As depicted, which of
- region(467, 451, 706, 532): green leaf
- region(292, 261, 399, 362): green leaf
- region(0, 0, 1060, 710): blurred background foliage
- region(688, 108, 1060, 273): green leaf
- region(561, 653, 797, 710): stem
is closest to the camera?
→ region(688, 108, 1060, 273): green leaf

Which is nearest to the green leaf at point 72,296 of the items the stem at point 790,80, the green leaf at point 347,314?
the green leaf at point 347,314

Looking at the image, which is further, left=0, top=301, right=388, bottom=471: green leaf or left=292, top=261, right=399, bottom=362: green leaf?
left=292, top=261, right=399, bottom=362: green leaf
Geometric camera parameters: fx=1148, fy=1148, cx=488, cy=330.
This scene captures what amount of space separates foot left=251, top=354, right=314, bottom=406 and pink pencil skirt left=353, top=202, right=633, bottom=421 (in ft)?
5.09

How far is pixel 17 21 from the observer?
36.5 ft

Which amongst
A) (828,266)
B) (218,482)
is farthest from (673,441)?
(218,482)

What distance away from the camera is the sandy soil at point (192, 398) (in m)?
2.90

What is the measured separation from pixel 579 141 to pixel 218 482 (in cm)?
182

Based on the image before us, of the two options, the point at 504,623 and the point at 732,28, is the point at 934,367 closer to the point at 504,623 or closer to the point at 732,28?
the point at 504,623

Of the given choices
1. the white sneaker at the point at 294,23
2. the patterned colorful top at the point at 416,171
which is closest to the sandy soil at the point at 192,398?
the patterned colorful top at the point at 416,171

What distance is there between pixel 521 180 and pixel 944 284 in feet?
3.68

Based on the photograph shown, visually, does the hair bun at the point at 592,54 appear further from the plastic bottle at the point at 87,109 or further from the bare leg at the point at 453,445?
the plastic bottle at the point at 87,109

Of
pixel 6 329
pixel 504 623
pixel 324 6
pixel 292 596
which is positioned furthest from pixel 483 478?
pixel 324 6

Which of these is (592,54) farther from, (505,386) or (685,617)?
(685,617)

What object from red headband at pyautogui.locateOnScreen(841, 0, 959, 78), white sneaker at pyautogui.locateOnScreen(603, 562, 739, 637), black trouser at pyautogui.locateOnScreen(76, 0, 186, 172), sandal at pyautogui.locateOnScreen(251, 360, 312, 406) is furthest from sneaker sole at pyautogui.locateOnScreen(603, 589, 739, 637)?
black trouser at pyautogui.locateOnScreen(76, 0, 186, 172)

----

Given task: Could you rewrite the listing above with every "sandy soil" changed to "beach sand", keeping everything else the same?

Full response:
As depicted, which of
- region(467, 451, 706, 532): green leaf
- region(292, 261, 399, 362): green leaf
- region(0, 0, 1060, 710): blurred background foliage
- region(688, 108, 1060, 273): green leaf
- region(561, 653, 797, 710): stem
is closest to the camera?
→ region(688, 108, 1060, 273): green leaf

Which is nearest to the green leaf at point 72,296 of the items the stem at point 790,80, the green leaf at point 347,314?
the green leaf at point 347,314

Looking at the image, which is further, left=0, top=301, right=388, bottom=471: green leaf or left=292, top=261, right=399, bottom=362: green leaf?
left=292, top=261, right=399, bottom=362: green leaf
Geometric camera parameters: fx=1148, fy=1148, cx=488, cy=330.
This scene captures what amount of space separates foot left=251, top=354, right=314, bottom=406 and pink pencil skirt left=353, top=202, right=633, bottom=421 (in ft)?
5.09

How far is pixel 17 21 from the observer?
36.5 ft

Which amongst
A) (828,266)
B) (218,482)
is farthest from (673,441)?
(218,482)

What distance away from the camera is the beach sand at point (192, 398) (in m)?
2.90

What is the measured separation from pixel 579 141 to pixel 218 482 (in cm)?
182

Based on the image before us, of the two options, the point at 504,623 and the point at 732,28, is the point at 934,367 closer to the point at 504,623 or closer to the point at 732,28?
the point at 504,623

Of the given choices
1. the white sneaker at the point at 294,23
2. the patterned colorful top at the point at 416,171
which is closest to the beach sand at the point at 192,398?
the patterned colorful top at the point at 416,171

What distance is there between pixel 521 180 and pixel 944 284 in feet?
3.68

Based on the photograph shown, visually, does the hair bun at the point at 592,54 appear further from the plastic bottle at the point at 87,109 or further from the bare leg at the point at 453,445?
the plastic bottle at the point at 87,109

Of
pixel 6 329
pixel 504 623
pixel 324 6
pixel 292 596
which is positioned furthest from pixel 483 478?
pixel 324 6

Which of these is (592,54) farther from, (505,386) or (685,617)?
(685,617)

What object from red headband at pyautogui.locateOnScreen(841, 0, 959, 78), white sneaker at pyautogui.locateOnScreen(603, 562, 739, 637), black trouser at pyautogui.locateOnScreen(76, 0, 186, 172), sandal at pyautogui.locateOnScreen(251, 360, 312, 406) is furthest from sneaker sole at pyautogui.locateOnScreen(603, 589, 739, 637)?
black trouser at pyautogui.locateOnScreen(76, 0, 186, 172)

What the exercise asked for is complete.